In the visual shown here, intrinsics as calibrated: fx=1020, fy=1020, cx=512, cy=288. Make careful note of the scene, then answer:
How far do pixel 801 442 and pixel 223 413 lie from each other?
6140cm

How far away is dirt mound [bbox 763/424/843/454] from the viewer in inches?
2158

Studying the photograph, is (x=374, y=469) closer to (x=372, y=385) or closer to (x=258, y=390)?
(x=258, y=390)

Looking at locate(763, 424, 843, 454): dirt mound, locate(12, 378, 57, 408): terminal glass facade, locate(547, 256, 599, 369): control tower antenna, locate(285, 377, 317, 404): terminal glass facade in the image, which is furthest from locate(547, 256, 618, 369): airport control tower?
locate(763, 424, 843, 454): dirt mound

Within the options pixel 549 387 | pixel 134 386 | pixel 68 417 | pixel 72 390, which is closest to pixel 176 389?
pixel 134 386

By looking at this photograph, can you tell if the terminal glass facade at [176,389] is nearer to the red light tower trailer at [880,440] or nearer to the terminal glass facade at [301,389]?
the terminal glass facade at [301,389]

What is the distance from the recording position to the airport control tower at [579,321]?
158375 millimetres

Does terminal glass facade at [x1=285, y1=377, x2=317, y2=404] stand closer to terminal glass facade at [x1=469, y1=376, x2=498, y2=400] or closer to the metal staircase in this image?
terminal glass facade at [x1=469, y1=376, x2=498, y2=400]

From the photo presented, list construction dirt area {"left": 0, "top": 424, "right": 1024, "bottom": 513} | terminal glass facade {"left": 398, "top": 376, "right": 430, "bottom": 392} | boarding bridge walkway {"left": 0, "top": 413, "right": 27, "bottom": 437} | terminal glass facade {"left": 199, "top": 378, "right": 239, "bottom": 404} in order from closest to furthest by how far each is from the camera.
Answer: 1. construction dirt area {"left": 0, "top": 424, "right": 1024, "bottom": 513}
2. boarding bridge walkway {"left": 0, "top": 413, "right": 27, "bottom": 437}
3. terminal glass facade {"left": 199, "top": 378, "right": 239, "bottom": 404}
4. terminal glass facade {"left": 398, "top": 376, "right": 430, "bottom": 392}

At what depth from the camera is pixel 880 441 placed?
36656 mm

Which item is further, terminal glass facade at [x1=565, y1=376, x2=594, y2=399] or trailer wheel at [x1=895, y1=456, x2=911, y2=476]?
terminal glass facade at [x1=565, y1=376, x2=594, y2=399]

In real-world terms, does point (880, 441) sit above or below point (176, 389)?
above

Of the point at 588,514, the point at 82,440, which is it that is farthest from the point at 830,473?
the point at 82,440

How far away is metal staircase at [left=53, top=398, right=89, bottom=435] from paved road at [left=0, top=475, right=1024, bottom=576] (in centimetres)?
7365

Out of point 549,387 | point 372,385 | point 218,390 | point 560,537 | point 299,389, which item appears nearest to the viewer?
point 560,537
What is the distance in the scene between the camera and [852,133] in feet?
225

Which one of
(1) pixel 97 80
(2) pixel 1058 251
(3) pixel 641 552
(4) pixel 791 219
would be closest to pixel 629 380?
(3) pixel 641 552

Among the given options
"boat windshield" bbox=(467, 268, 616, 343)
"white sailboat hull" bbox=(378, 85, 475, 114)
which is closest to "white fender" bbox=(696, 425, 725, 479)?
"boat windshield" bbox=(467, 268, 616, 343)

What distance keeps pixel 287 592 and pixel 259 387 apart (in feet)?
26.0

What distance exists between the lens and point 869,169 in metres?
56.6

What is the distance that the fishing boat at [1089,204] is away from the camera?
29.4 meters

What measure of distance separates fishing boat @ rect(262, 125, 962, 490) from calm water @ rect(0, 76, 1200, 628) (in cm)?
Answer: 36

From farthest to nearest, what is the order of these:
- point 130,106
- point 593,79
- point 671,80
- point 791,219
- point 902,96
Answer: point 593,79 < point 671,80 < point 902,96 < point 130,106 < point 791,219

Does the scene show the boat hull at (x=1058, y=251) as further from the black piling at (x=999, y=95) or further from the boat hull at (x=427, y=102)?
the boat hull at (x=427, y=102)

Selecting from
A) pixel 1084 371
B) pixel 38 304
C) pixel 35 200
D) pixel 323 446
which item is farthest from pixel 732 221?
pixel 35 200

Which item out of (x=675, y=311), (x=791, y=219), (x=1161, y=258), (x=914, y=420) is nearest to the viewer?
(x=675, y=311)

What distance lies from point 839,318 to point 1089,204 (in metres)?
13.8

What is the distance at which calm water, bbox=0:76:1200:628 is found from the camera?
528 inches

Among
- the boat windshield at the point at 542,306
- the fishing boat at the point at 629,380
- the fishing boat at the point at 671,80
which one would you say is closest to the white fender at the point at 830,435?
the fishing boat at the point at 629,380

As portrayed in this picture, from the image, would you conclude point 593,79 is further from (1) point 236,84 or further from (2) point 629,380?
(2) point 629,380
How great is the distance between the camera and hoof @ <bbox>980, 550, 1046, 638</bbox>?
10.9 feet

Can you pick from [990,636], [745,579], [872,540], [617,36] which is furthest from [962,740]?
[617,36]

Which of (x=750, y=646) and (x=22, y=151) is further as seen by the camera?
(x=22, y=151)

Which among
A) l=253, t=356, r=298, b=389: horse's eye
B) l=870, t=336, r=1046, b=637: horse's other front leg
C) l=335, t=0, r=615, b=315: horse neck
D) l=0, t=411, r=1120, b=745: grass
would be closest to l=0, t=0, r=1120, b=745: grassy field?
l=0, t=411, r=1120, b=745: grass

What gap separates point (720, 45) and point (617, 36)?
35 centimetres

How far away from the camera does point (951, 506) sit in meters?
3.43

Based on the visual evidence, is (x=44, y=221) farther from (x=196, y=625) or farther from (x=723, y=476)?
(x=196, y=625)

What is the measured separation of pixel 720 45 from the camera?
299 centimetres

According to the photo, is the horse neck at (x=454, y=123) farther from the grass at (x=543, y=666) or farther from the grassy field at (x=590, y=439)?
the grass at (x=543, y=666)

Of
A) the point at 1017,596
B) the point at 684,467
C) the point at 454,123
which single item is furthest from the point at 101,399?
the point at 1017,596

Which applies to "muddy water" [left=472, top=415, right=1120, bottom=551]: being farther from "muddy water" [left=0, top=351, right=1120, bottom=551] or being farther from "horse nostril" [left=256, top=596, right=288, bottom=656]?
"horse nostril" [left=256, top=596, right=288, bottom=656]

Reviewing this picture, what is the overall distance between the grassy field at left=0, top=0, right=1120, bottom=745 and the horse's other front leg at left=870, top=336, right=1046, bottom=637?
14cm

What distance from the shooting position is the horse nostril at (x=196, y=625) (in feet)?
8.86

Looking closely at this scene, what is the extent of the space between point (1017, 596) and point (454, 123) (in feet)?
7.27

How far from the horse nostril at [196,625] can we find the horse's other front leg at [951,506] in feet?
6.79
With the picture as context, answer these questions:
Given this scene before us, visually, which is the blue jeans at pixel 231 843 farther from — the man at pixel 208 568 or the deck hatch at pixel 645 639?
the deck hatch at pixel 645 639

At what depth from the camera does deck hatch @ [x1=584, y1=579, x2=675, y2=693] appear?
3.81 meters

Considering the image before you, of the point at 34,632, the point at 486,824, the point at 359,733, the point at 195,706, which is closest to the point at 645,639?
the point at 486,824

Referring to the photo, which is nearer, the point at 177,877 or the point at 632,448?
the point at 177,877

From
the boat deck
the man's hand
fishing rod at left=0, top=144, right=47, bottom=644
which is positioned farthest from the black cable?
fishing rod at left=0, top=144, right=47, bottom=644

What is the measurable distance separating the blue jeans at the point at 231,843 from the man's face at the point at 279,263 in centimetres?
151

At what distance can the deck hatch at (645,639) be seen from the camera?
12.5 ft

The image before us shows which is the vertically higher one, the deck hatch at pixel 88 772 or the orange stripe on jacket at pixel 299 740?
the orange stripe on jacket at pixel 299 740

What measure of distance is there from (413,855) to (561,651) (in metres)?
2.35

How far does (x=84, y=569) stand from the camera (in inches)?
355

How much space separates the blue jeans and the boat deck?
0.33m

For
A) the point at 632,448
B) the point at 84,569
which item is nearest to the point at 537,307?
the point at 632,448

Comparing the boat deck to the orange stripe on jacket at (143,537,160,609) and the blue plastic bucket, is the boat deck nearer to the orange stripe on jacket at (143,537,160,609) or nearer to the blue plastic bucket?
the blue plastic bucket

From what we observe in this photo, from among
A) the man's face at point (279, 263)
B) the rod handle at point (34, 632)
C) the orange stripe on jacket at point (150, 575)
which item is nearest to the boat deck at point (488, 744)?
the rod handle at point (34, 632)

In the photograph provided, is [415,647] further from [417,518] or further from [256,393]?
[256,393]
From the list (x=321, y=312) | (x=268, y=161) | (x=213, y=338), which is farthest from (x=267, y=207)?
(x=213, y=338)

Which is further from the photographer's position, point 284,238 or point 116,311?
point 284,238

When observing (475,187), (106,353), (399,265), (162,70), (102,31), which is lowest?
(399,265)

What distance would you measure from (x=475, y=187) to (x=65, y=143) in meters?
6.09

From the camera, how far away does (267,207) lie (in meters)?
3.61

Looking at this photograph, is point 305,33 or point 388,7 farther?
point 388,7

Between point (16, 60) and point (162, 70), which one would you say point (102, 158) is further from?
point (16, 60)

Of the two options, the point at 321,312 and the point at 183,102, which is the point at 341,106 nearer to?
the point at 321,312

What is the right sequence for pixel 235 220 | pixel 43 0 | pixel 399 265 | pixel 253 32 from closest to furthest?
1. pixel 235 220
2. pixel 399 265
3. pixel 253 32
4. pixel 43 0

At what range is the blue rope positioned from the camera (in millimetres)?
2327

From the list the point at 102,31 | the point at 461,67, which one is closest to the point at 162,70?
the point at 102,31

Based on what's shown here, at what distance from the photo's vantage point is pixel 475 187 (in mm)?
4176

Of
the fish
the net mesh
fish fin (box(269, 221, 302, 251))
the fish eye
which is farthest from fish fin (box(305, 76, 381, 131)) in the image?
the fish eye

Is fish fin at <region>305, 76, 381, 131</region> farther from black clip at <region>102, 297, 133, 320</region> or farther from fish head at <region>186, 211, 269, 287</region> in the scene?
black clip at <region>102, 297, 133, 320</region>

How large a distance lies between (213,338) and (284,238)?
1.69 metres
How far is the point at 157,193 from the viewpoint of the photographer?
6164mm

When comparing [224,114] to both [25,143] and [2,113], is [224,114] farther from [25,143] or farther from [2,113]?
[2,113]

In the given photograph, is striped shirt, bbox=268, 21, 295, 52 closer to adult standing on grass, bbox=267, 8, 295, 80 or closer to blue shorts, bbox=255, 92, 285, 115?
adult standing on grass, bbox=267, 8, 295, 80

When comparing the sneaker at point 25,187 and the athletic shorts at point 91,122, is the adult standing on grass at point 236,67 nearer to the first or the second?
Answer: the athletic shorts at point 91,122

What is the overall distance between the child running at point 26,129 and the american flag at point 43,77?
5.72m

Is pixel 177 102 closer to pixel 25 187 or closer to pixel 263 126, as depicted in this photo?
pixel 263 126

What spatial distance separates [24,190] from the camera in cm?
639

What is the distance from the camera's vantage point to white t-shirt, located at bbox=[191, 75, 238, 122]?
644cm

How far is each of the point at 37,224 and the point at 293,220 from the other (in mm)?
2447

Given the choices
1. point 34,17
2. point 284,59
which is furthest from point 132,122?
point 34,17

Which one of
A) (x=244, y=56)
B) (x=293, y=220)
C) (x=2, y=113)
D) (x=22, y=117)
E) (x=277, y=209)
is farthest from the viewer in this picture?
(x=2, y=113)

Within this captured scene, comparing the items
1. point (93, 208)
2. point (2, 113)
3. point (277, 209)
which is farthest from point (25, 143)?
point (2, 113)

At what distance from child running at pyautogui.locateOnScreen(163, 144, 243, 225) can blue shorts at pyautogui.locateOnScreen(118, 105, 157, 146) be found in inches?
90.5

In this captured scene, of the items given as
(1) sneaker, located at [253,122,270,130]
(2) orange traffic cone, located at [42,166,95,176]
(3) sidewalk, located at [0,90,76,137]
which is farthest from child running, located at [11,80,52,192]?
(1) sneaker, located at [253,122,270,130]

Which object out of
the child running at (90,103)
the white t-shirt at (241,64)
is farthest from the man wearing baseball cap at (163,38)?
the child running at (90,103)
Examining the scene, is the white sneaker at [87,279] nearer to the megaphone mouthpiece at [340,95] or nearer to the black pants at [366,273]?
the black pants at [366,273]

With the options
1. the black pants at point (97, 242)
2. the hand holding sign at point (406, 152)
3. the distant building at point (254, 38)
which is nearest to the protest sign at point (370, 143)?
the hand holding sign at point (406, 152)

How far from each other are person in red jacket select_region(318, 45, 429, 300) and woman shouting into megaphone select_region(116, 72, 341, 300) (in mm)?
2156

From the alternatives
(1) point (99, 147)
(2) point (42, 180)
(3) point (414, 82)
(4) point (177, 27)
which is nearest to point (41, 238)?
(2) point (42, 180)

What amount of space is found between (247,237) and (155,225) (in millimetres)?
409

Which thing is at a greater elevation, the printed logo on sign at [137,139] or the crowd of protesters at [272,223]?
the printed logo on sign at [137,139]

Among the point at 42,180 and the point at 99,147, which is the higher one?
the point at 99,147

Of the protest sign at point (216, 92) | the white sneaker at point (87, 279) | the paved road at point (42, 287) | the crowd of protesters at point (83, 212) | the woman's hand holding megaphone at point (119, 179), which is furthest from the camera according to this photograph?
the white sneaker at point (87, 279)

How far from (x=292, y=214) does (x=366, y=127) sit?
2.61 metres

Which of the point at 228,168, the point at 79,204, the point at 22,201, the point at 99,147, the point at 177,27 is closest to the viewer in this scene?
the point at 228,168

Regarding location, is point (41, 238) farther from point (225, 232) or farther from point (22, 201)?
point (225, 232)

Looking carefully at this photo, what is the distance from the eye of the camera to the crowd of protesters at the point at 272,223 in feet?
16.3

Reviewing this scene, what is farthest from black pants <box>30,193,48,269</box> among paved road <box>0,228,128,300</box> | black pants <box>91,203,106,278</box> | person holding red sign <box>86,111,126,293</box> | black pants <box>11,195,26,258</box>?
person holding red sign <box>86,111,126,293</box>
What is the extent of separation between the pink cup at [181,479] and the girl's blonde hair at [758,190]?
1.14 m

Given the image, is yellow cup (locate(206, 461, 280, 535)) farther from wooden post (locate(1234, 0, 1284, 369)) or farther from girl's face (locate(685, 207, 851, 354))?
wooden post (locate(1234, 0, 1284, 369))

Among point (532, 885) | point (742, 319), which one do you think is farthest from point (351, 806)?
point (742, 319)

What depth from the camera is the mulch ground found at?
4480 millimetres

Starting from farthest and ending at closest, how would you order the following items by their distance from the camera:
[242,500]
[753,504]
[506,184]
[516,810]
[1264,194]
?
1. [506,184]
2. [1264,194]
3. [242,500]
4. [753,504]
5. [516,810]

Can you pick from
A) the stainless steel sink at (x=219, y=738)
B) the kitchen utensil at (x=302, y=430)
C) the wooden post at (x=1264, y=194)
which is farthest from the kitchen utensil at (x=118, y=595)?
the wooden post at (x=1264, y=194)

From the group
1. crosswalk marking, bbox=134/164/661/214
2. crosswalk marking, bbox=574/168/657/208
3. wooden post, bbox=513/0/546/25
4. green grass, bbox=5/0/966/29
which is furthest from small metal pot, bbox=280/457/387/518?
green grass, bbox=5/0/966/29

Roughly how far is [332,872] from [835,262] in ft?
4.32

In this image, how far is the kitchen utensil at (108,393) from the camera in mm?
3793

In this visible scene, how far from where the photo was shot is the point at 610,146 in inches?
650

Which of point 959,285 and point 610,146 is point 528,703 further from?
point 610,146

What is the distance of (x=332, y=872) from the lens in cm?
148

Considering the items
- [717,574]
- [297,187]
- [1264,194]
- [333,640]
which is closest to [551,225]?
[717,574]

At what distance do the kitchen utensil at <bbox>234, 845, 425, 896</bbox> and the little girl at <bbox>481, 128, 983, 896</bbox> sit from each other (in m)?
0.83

====

Edit the entries from the start through the line containing "158375 millimetres" so that "control tower antenna" becomes "tower antenna", leaving everything else unchanged. Return only those lines.

TASK RESPONSE:
In the visual shown here, intrinsics as calibrated: fx=1020, fy=1020, cx=512, cy=288. Make careful note of the scene, then answer:
How far do pixel 801 442 and pixel 223 413 lie from each other?
6140cm

How far away is dirt mound [bbox 763/424/843/454] from the viewer in inches?
2158

Studying the photograph, is (x=374, y=469) closer to (x=372, y=385) or closer to (x=258, y=390)?
(x=258, y=390)

Looking at locate(763, 424, 843, 454): dirt mound, locate(12, 378, 57, 408): terminal glass facade, locate(547, 256, 599, 369): tower antenna, locate(285, 377, 317, 404): terminal glass facade in the image, which is furthest from locate(547, 256, 618, 369): airport control tower?
locate(763, 424, 843, 454): dirt mound

Within the options pixel 549 387 | pixel 134 386 | pixel 68 417 | pixel 72 390, which is closest to pixel 176 389?
pixel 134 386

By looking at this photograph, can you tell if the terminal glass facade at [176,389] is nearer to the red light tower trailer at [880,440] or nearer to the terminal glass facade at [301,389]?
the terminal glass facade at [301,389]

What is the distance from the recording position to the airport control tower at [579,321]?
158375 millimetres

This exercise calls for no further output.